Some people argue that they have personally experienced God. God can be experienced:

  • When prayers are answered
  • When miracles happen


Moral Argument

Some people argue that the fact everyone has a conscience is evidence of God’s existence:

  • Everyone has a basic understanding of right and wrong
  • This conscience comes from God
  • God must exist


Background and Upbringing

  • Some people believe in God simply because of their own family upbringing
  • Such people may not question their belief in God
  • Some describe this as ‘blind faith’
  • Science and religion are sometimes seen as opposing each other e.g. the atheist zoologist Richard Dawkins. Some scientist however are Christians e.g. John Polkinghorne



A miracle may be defined as:

  • An event attributed to divine intervention
  • A violation of a law of nature by a supernatural being
  • A highly improbable or extraordinary event, development, or accomplishment.
  • A remarkable set of circumstances


The Miracles of Jesus

There are a number of accounts of miracles performed by Jesus in the four Gospels (Matthew, Mark, Luke and John). Miracles in the New Testament can be divided into four main groups, as follows:

  • Natural miracles
  • Casting out demons (exorcism)
  • Healing the sick
  • Raising the dead
Christians would also say that the final miracle was the resurrection of Jesus and the appearances he made to his followers after his death. Christians have different views about the miracles of Jesus: some take them literally, others look for rational explanations, and some do not think they are important as other aspects of Jesus’ ministry.

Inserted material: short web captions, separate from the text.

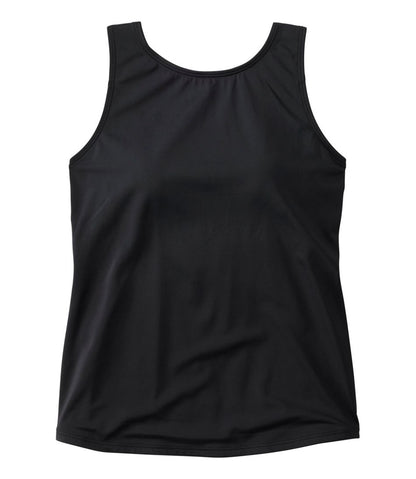 Women's BeanSport Highneck Tankini Top / L.L.Bean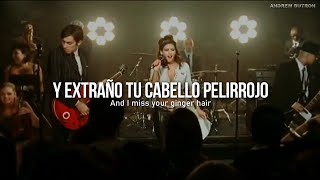 Mark Ronson ft Amy Winehouse  Valerie  sub español  Lyrics VIDEO OFICIAL HD [upl. by Annua506]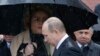 Президент України Володимир Зеленський сказав, що Україна вестиме переговори тільки з іншим російським президентом – не Путіним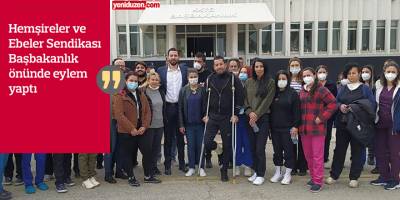 “Üvey evlât olarak görülüyoruz”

Possible explanations for the Miracle Stories

  • Jesus really was the Son of God. The miracles show that he was who he said he was.
  • They took place but there are rational scientific explanations for them e.g. Jesus was walking along a sand bar which made it look like he was walking on the water.
  • They are mythological in nature and didn’t actually take place. They are stories belonging to a pre-scientific age.
  • They are literary devices, like metaphors, which the gospel writers used to make some religious point.
  • The gospel writers were just lying and were out to deceive people.


Miracles Today - Lourdes

  • In 1858 Bernadette Soubirous while searching for wood saw an apparition of a lady in a grotto.
  • The villagers identified her as the Virgin Mary.
  • The lady told her to dig into the earth and drink the water there.
  • She was told to build a chapel there.
  • The apparition told Bernadette that she was the “I am the Immaculate Conception”, a term for the Virgin Mary which was being debated in the Church at the time.
  • Today Lourdes has become a major centre for pilgrimage – 5 million pilgrims every year.
  • There have been a total of 66 miracles which have been authenticated by the Catholic Church.

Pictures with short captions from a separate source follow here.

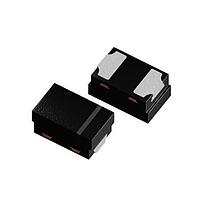 Vishay General Semiconductor VETH100A1DD1HG3-08 ESD Suppressors Bidirectional single line ESD Protection Diode in DFN1006-2B for Open alliance IEEE 100/1000 Base-T1 ethernet network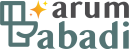 Arum Abadi logo 22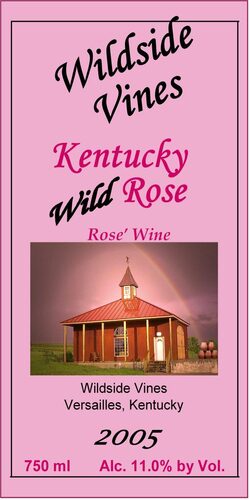 Wild Rose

Miracles Today – Prayer Meetings

  • Many Evangelical and Pentecostal Churches believe that God is still performing miracles today.
  • There will be prayer meetings where people are invited to come up to the front to be prayed over.
  • Many people claim to have been curried of life time illnesses.
  • Some Televangelists have been criticised for preying on people’s gullibility and making money.

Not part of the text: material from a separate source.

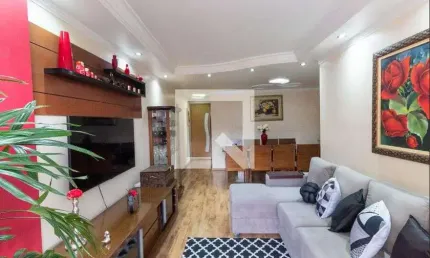 Apartamento à Venda - Cidade Patriarca, 3 Quartos,  73 m2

Own point of view and different points of views

  • In order to get full marks on the last 12 mark question it is necessary to give another point of view, your own point of view as well as references to Christianity in your answer.
  • Some Christians believe that God actively intervenes in the world through miracles e.g. faith healing. Other Christians believe that Creation itself is God's greatest miracle.
  • Atheists do not believe in God. They see religion as a human invention. They often criticise people with religious belief as being superstitious. Some atheist such as Richard Dawkins think religion is dangerous; it misleads people into thinking that there is more to this life. They tend not to believe in miracles.
  • Agnostics believe that it is impossible to know one way or another as to whether God exists or not.
  • Judaism and Islam share a common ancestry with Christianity. They are often referred to as the Abrahamic faiths with their belief in one God – monotheism.
  • Hindus belief that God has revealed himself in various gods or Avatars.
  • Buddhism is unusual in that it does not believe that the question about God’s existence is important.